TRECHO PARA LEITURA

################

Paulo” (21-3-21) traz comentário a respeito da mencionada situação. Ouvido pela
reportagem, influente deputado federal do PL, partido do Centrão, disse “de
São Paulo para baixo, o PL é Bolsonaro, para cima é Lula”. Situações
assim, sinais prenunciativos de desgraças futuras, pejadas de descarado
oportunismo, ovante primarismo ideológico e deprimente falta de princípios,
repetem-se Brasil afora.
Francisco Luís da Silva Campos (1891-1968)
Critérios de seleção. Trata-se em especial de critérios
políticos, mas se refletem em outras áreas. Recordo aqui um político, Francisco
Campos (1891-1968), o Chico Ciência, destacada presença no Brasil décadas atrás
e cuja figura, por contraste, evidencia o enorme tombo na representação que
sofremos ao longo do tempo. Pertencia, é certo, ao Brasil que contava (e quais
são os critérios decisivos para contar no Brasil de hoje?). Teria defeitos e
virtudes da época, foi homem de posições até hoje combatidas e com bons
motivos, mas representou com traços fortes um tipo de personalidade que
ascendia à direção do país. Outros homens públicos poderiam igualmente servir
de ilustração; aconteceu, contudo, cair sob meus olhos discurso do prócer
mineiro.

################

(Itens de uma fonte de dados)
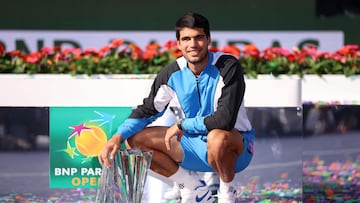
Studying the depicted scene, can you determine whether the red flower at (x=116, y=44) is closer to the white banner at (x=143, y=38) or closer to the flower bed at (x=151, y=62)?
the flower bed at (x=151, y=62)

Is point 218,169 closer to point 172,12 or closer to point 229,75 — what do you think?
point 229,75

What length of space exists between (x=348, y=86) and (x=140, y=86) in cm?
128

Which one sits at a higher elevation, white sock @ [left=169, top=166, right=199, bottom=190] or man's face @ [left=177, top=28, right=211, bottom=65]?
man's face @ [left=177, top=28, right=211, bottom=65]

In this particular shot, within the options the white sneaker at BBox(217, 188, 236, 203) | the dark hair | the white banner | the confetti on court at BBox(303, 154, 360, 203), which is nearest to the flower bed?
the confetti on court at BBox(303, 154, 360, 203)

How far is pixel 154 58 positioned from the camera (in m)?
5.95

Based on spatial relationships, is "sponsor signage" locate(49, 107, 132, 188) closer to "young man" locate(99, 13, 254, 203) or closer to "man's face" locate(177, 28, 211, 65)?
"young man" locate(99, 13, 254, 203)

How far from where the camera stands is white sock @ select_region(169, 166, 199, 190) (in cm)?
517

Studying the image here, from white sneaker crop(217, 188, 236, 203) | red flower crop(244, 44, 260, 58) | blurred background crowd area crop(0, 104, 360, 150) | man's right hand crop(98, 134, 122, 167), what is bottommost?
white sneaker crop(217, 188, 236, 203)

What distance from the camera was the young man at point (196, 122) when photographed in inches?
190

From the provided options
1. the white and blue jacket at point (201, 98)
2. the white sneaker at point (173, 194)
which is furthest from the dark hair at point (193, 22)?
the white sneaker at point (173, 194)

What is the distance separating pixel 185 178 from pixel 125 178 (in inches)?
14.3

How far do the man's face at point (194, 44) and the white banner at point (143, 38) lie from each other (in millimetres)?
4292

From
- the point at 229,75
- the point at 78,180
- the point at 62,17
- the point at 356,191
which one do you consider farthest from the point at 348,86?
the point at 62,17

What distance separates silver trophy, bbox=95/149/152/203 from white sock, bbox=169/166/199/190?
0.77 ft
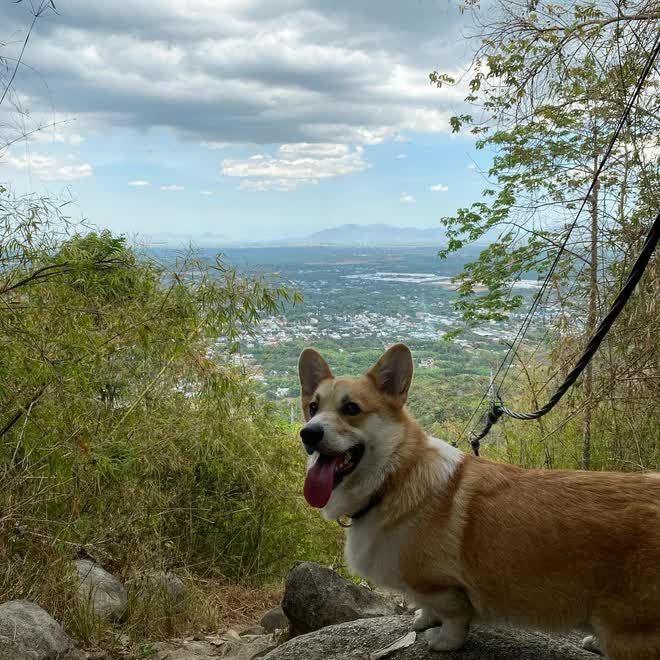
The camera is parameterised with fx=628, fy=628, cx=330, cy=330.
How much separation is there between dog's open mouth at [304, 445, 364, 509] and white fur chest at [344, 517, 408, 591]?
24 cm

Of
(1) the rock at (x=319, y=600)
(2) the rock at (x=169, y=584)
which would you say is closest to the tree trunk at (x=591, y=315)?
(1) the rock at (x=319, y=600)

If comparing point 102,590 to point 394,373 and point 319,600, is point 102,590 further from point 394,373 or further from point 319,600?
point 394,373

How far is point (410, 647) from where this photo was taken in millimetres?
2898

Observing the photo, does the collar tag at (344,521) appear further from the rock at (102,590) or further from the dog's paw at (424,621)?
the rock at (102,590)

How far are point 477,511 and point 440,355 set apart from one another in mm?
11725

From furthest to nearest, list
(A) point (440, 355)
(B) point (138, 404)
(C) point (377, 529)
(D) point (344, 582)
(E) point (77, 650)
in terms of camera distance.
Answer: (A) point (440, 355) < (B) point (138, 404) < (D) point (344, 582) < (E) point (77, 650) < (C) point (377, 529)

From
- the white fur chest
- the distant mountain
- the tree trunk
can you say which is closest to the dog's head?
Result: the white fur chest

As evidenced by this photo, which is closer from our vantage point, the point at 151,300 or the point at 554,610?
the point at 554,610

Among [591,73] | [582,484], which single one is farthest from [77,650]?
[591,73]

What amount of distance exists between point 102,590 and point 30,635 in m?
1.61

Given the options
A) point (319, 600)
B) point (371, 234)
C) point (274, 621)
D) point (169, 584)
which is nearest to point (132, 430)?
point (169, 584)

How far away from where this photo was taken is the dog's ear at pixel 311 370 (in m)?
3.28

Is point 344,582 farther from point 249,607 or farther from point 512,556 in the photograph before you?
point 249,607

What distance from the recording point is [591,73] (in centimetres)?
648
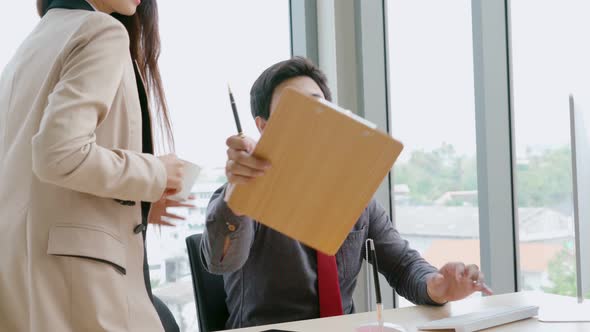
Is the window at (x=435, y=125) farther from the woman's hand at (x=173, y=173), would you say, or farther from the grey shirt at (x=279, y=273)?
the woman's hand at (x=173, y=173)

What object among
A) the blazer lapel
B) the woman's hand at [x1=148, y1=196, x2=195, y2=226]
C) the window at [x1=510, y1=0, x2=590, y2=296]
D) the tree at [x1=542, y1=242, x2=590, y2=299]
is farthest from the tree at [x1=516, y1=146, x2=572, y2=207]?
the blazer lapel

################

REQUISITOS
Transcreva na íntegra o trecho para leitura, sem alterar nenhum caractere. Os registros constituem material à parte.

SOLUÇÃO
Paulo” (21-3-21) traz comentário a respeito da mencionada situação. Ouvido pela
reportagem, influente deputado federal do PL, partido do Centrão, disse “de
São Paulo para baixo, o PL é Bolsonaro, para cima é Lula”. Situações
assim, sinais prenunciativos de desgraças futuras, pejadas de descarado
oportunismo, ovante primarismo ideológico e deprimente falta de princípios,
repetem-se Brasil afora.
Francisco Luís da Silva Campos (1891-1968)
Critérios de seleção. Trata-se em especial de critérios
políticos, mas se refletem em outras áreas. Recordo aqui um político, Francisco
Campos (1891-1968), o Chico Ciência, destacada presença no Brasil décadas atrás
e cuja figura, por contraste, evidencia o enorme tombo na representação que
sofremos ao longo do tempo. Pertencia, é certo, ao Brasil que contava (e quais
são os critérios decisivos para contar no Brasil de hoje?). Teria defeitos e
virtudes da época, foi homem de posições até hoje combatidas e com bons
motivos, mas representou com traços fortes um tipo de personalidade que
ascendia à direção do país. Outros homens públicos poderiam igualmente servir
de ilustração; aconteceu, contudo, cair sob meus olhos discurso do prócer
mineiro.